There are important questions of intention here, that for my purposes in this essay I will largely set aside. In the account of natural law and just war theory that I think true, an account that seems clearly endorsed and articulated in the Catechism of the Catholic Church’s treatment of war in sections 2307-2317, war can, as I have said, only be carried out for defensive purposes. 

But war must also be carried out in a way compatible with the fifth commandment which, according to the Catechism, “forbids the intentional destruction of human life.” I believe that certain acts of war can meet both the defensive and the no-intentional-destruction requirement (a position I argue for in my forthcoming Killing and Christian Ethics). Here, I assume for the purposes of argument that the same is true of the use of force against an enemy leader. 

But did the killing of Ayatollah Khamenei meet the necessary conditions for it to have been a justified use of force against the leader of a nation with whom we are justly at war? 

It should be clear from the argument thus far that a necessary condition for the just killing of the leader of a nation with whom we are at war is that we are indeed fighting a just war. And the grounds on which to doubt this are, as Edward Feser recently argued, numerous. 

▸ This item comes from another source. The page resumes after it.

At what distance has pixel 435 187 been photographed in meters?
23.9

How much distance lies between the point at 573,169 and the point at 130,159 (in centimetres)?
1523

This war does not appear to be genuinely defensive against an imminent threat; it is rather undertaken to prevent a threat that might, at some time in the future, materialize, and is therefore a “war of choice.” Natural law just war theory acknowledges no such category: justified warfare is always a matter of necessity. 

Nor does this war seem to be carried out with anything like right intent. The following points may suffice here to make this clear. The name “Epic Fury,” seems, in fact, to describe Defense Secretary Hegseth’s motivations accurately. According to a recent New York Times story, the goal of the war according to Hegseth is 

to unleash “death and destruction from the sky all day long.” Instead of seeking justice, U.S. forces are pursuing vengeance against an implacable foe. “Their war on Americans has become our retribution,” he vowed. 

Such a set of attitudes and intentions is deeply incompatible with the ultimate purpose of war and peace; peace understood not simply as a cessation of hostilities, but as the tranquility of order, a peaceable ordering of wills. 

Did the killing of Ayatollah Khamenei meet the necessary conditions for it to have been a justified use of force against the leader of a nation with whom we are justly at war?

 

Nor is President Trump’s demand for unconditional surrender compatible with right intention; it is indicative of a will to subjugate and humiliate. And neither, finally, is the evident lack of concern or planning for how and when the war might reasonably be brought to a conclusion compatible with an upright intent. Such fecklessness when our military action will bring about grave human suffering is deeply wrong.  

And this means that everything done in service of this unjust war is itself morally flawed. No doubt some of what is done is done non-culpably by soldiers or their leaders who believe themselves justly authorized to fight. But objectively, what is done in service of an unjust war is itself unjustified.  

It is thus a matter of the gravest possible moral urgency that the ultimate war-making public authority—in this case, President Trump—demonstrate with clarity why those, such as Feser, or various cardinals of the Catholic Church, or other just-war critics of this war, are wrong, by indicating the precise purposes for which he commenced these hostilities and by which they are justified. For in the absence of such clarification and justification, none of the ranks can responsibly follow orders to engage in these hostilities. 

Absent that clarification and justification it likewise follows, of course, that the killing of Khamenei was morally flawed. What might in some other case be a reasonable means of prosecuting a just war here shares in the corruption found at the root of this administration’s latest act of military and moral adventurism.